I think the biggest/hardest barrier for me in this equation is exhaustion, business, and lack of time. I feel like I barely give my husband and family enough as it is (after work obligations are taken care of) and it feels wrong to take more time away from them. But I do think women especially need community and "girl time." I don't know what the answer is! But I hope there is one...I look forward to hearing more from you on how you do this in daily life. :-)

Anna said...

I think Asher's Mom is so right about women not being made for isolation. At least not in general. I'm sure there are the occasional women who really do prefer to be isolated. The thought that it could be linked to postpartum depression is very interesting.

Personally, I've gone through both stages in life. After a living situation with 6 other girls in one house, I found myself longing for space. (On the other hand, I did have built-in friends and shoulders to cry on.) Unfortunately, space would not be mine for about a year afterward, but after a short time, I began to get incredibly lonely! Even when your husband is home a lot, it is easy to feel this way.

Currently, we are living with my folks, (as Lydia knows), we have the addition of a baby, and I had thought that it would be hard and that I would once again crave space. Quite the contrary. I have thoroughly enjoyed always having someone to talk to, and while mom has been gone 2 1/2 of the last 3 weeks, I have missed her dreadfully! I am somewhat dreading the time when we are able to get back on our feet and move out, because that will make for some very lonely days.

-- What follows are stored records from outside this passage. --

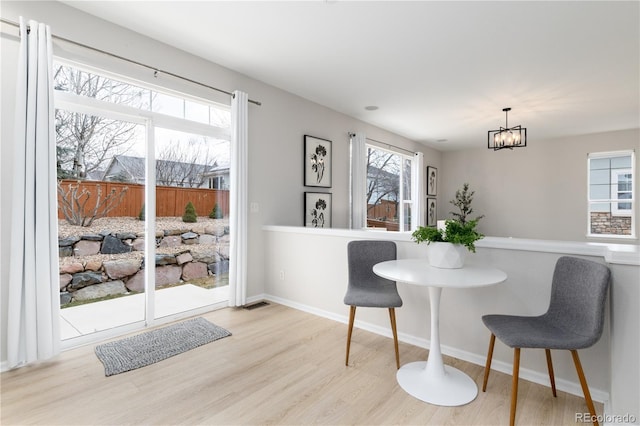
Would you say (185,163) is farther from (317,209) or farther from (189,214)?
(317,209)

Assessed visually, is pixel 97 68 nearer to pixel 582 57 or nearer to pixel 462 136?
pixel 582 57

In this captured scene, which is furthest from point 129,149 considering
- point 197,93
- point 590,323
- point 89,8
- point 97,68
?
point 590,323

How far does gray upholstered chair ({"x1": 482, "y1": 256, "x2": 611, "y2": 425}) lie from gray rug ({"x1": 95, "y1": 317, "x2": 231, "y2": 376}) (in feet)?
7.26

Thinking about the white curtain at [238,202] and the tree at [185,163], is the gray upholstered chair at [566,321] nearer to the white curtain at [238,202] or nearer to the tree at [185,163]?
the white curtain at [238,202]

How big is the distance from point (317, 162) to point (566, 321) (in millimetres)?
3375

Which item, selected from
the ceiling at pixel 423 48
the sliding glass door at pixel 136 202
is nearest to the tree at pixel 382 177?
the ceiling at pixel 423 48

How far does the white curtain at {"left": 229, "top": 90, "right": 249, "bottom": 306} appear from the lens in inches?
136

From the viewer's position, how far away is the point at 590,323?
166 cm

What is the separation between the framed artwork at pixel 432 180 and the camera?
7309 mm

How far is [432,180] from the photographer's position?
7.50 m

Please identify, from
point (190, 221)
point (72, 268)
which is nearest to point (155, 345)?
point (72, 268)

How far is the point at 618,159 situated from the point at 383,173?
14.0 feet

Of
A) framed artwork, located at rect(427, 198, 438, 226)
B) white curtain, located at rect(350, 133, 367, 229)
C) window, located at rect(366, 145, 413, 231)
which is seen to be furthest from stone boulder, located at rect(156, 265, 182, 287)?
framed artwork, located at rect(427, 198, 438, 226)

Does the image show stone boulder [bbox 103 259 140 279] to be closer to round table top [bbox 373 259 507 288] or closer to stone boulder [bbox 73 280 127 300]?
stone boulder [bbox 73 280 127 300]
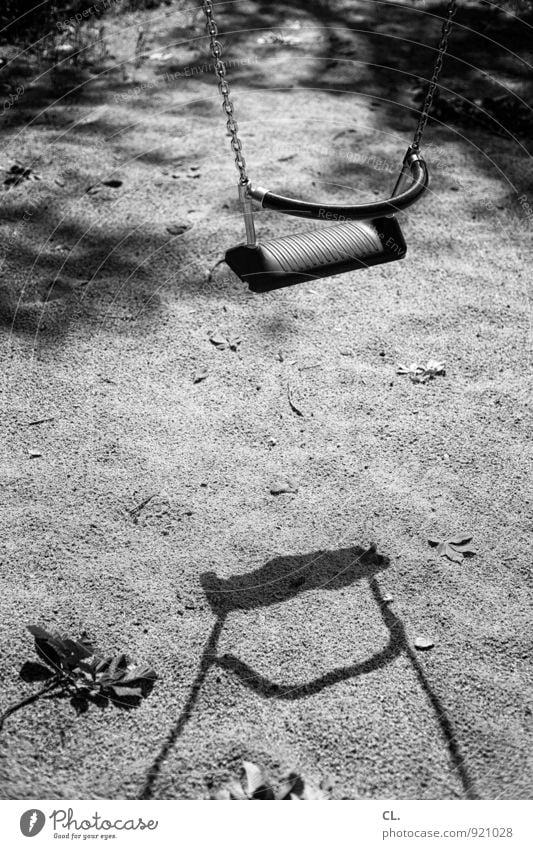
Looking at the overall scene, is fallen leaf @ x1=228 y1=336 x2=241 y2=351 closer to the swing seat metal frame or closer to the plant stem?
the swing seat metal frame

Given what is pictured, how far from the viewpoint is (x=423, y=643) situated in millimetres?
2637

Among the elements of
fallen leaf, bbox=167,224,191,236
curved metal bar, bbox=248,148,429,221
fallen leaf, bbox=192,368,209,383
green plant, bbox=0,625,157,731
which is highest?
curved metal bar, bbox=248,148,429,221

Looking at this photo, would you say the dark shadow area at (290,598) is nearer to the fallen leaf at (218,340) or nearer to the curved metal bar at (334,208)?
the curved metal bar at (334,208)

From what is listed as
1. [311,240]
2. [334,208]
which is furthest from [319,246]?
[334,208]

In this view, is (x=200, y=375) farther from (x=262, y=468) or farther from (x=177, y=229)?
(x=177, y=229)

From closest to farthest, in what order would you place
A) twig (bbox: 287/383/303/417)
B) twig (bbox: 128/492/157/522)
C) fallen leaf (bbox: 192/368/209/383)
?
1. twig (bbox: 128/492/157/522)
2. twig (bbox: 287/383/303/417)
3. fallen leaf (bbox: 192/368/209/383)

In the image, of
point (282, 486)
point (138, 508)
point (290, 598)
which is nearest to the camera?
point (290, 598)

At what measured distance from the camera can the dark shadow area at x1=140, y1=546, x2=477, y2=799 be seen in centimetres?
237

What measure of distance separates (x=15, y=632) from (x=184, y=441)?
1.08 m

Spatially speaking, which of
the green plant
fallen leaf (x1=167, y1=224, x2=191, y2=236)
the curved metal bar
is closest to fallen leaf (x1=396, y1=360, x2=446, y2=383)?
the curved metal bar

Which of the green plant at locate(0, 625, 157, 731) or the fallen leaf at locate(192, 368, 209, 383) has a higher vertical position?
the fallen leaf at locate(192, 368, 209, 383)

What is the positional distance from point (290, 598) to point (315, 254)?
4.10 ft

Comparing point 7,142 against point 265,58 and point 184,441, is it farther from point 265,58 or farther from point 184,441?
point 184,441

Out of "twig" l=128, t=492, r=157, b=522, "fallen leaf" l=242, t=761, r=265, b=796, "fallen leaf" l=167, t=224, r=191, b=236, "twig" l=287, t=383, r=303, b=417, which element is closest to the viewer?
"fallen leaf" l=242, t=761, r=265, b=796
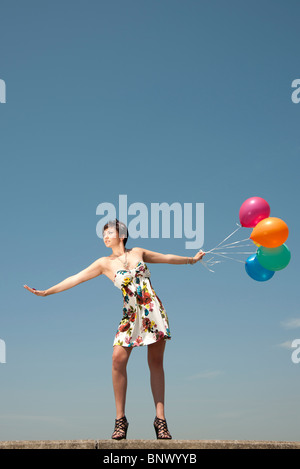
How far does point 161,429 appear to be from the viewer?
580cm

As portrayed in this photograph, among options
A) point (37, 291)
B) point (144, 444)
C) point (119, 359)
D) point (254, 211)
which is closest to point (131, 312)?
point (119, 359)

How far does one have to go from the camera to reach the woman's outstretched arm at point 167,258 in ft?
21.5

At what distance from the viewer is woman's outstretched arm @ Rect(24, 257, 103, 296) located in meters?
6.42

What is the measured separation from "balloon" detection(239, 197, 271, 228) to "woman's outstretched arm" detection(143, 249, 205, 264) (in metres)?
1.05

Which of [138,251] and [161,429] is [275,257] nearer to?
[138,251]

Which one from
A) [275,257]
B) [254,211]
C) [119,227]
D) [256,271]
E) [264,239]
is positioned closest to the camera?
[119,227]

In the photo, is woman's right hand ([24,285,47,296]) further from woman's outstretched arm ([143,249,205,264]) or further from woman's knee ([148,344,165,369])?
woman's knee ([148,344,165,369])

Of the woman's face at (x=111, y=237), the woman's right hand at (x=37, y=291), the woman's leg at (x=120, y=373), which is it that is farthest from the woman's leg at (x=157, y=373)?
the woman's right hand at (x=37, y=291)

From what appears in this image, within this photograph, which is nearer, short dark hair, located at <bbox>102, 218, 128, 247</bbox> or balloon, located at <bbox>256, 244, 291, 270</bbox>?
short dark hair, located at <bbox>102, 218, 128, 247</bbox>

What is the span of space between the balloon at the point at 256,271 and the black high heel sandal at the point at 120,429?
9.62 feet

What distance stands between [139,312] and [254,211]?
2377 mm

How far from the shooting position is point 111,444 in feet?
17.2

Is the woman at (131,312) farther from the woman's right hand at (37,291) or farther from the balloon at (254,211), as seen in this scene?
the balloon at (254,211)

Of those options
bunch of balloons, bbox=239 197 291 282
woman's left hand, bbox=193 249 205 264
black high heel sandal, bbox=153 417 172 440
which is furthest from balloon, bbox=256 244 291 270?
black high heel sandal, bbox=153 417 172 440
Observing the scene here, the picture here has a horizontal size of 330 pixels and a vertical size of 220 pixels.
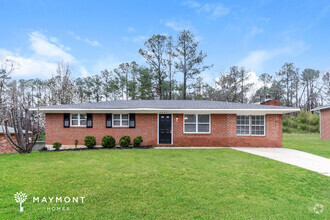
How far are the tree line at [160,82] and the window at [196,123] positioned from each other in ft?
44.1

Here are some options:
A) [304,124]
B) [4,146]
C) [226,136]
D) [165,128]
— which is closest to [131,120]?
[165,128]

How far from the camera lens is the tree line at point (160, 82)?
2223cm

So I guess what I'm saying is that I'm game for a commune!

celie said...

Jennifer, I think that you are onto something with the the thought about feeling that spending time with women is stealing time from family. But I know I have more to give when I have had some time with other ladies. Maybe hanging out family to family is a good solution there?

Anna, I have long said we should live next door! Every once in a while I see a pair of houses that seem like good candidates!